Il quarto motivo di ricorso è inammissibile. Il Collegio richiama a riguardo, anche ai sensi dell’art. 118 disp. att. c.p.c., il precedente di questa Corte, intervenuto in relazione ad identica vicenda (Cass. n. 27760 del 2022), il quale ha ritenuto inammissibili le censure articolate dalla società in quanto sotto l’apparente deduzione di vizi ex artt. 360 co. 1 nn.3 e 5, di mancanza assoluta di motivazione e di omesso esame circa un fatto decisivo per il giudizio, intese, in realtà, ad una rivalutazione dei fatti storici operata dal giudice di merito, come non consentito in sede di legittimità (cfr., SU n. 14476 del 2021). Deve inoltre soggiungersi che per consolidata giurisprudenza di questa Corte l’interpretazione del contratto e degli atti di autonomia privata costituisce un’attività riservata al giudice di merito, ed è censurabile in sede di legittimità soltanto per violazione dei criteri legali di ermeneutica contrattuale ovvero per vizi di motivazione, qualora la stessa risulti contraria a logica o incongrua, cioè tale da non consentire il controllo del procedimento logico
seguito per giungere alla decisione. In questa prospettiva è stato, infatti, puntualizzato che ai fini della censura di violazione dei canoni ermeneutici, non è sufficiente l’astratto riferimento alle regole legali di interpretazione, ma è necessaria la specificazione dei canoni in concreto violati, con la precisazione del modo e delle considerazioni attraverso i quali il giudice se ne è discostato mentre la denuncia del vizio di motivazione dev’essere, invece, effettuata mediante la precisa indicazione delle lacune argomentative, ovvero delle illogicità consistenti nell’attribuzione agli elementi di giudizio di un significato estraneo al senso comune, oppure con l’indicazione dei punti inficiati da mancanza di coerenza logica, e cioè connotati da un’assoluta incompatibilità razionale degli argomenti, sempre che questi vizi emergano appunto dal ragionamento logico svolto dal giudice di merito, quale risulta dalla sentenza. In ogni caso, per sottrarsi al sindacato di legittimità, non è necessario che quella data dal giudice sia l’unica interpretazione possibile, o la migliore in astratto, sicché, quando di una clausola siano possibili due o più interpretazioni, non è consentito alla parte, che aveva proposto l’ interpretazione disattesa dal giudice, dolersi in sede di legittimità del fatto che ne sia stata privilegiata un’altra (Cass. n. 19044 del 2010, Cass. n. 15604 del 2007, in motivazione, Cass. n. 4178 del 2007) dovendosi escludere che la semplice contrapposizione dell’interpretazione proposta dal ricorrente a quella accolta nella sentenza impugnata rilevi ai fini dell’annullamento di quest’ultima (Cass. n. 14318 del 2013, Cass. n. 23635 del 2010).

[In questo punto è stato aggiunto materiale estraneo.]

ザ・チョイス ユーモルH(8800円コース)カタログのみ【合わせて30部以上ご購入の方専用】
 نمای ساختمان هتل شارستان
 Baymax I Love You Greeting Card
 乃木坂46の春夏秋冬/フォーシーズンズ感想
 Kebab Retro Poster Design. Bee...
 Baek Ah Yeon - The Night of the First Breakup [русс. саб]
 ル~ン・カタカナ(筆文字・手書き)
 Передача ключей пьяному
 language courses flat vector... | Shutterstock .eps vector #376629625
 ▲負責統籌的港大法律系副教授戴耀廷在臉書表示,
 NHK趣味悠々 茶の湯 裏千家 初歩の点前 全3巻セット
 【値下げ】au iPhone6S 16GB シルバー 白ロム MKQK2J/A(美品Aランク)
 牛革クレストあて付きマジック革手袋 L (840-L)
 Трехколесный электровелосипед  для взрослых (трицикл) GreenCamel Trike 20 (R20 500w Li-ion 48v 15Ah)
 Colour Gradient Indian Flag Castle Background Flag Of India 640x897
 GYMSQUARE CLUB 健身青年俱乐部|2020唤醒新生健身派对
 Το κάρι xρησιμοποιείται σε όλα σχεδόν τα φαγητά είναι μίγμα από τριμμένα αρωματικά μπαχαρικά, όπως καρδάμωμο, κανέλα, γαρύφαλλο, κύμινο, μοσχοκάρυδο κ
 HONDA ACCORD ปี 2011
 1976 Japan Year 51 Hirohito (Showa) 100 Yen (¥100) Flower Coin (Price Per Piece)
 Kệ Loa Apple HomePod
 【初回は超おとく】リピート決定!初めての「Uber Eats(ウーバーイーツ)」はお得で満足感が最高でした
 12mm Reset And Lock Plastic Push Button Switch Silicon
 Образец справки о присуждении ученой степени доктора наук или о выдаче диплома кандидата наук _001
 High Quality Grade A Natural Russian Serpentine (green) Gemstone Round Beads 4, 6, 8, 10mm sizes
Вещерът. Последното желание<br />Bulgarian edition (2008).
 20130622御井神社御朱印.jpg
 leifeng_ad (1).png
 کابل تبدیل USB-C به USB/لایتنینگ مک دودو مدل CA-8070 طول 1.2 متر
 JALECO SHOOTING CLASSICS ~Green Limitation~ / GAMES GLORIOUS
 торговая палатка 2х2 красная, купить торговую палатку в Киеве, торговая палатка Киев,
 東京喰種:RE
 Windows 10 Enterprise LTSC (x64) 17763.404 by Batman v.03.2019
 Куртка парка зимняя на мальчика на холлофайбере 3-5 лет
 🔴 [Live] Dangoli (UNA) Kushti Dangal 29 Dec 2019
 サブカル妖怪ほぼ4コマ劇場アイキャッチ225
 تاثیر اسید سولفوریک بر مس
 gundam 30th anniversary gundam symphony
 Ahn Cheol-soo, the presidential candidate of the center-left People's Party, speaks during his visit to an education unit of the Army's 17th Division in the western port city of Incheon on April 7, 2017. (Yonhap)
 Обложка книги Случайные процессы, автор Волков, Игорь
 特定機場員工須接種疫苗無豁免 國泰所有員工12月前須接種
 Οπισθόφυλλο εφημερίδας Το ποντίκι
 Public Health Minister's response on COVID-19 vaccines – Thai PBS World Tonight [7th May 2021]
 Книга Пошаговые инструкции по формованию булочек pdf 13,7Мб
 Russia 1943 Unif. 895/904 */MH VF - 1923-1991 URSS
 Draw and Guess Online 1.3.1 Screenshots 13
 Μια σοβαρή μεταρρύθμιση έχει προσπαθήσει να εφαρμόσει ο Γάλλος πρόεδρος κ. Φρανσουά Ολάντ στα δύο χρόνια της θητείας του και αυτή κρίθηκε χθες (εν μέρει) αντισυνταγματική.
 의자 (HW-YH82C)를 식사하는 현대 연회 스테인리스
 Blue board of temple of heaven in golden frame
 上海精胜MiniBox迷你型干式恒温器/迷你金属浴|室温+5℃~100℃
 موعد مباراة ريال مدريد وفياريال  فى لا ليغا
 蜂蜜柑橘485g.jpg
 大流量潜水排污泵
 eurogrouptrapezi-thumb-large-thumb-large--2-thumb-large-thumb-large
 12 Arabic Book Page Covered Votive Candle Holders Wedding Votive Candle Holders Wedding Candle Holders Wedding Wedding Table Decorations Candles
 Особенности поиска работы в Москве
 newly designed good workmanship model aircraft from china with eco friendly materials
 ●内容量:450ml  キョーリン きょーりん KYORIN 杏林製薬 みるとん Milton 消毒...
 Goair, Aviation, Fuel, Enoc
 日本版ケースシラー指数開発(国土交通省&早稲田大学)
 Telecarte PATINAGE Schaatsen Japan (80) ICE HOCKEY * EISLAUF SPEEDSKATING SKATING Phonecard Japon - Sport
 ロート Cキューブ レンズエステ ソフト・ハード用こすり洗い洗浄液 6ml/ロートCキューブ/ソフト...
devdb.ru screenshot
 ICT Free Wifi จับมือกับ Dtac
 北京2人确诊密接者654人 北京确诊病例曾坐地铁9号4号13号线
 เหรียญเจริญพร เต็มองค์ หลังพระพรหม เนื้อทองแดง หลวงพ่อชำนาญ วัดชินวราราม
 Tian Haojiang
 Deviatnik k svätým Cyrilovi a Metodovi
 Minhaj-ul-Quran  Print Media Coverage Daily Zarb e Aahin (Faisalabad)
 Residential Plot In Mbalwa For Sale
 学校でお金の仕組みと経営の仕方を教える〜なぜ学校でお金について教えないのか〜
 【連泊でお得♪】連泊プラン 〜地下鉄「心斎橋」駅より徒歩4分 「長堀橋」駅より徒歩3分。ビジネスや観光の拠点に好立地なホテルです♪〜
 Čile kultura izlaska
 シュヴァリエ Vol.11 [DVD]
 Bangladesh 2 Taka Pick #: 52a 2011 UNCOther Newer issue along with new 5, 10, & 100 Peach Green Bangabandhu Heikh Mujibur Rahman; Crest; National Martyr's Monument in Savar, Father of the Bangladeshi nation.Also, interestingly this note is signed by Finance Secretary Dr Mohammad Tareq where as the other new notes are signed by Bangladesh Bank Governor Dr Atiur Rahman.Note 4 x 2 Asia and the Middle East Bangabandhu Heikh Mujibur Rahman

Al rigetto del ricorso consegue la condanna della soccombente alla rifusione delle spese di lite, oltre che al pagamento, nella sussistenza dei presupposti processuali,
dell’ulteriore importo del contributo unificato ai sensi dell’art. 13, comma quater d.p.r. n. 115/2002;
P.Q.M.
La Corte rigetta il ricorso. Condanna parte ricorrente alla rifusione delle spese di lite che liquida in € 6.500,00 per compensi professionali, € 200,00 per esborsi, oltre spese forfettarie nella misura del 15% e accessori come per legge. Con distrazione.
Ai sensi dell’art. 13, co. 1 quater, del d.P.R. n. 115 del 2002 dà atto della sussistenza dei presupposti processuali per il versamento da parte della ricorrente dell’ulteriore importo a titolo di contributo unificato pari a quello previsto per il ricorso a norma del comma 1 bis dello stesso art.13, se dovuto.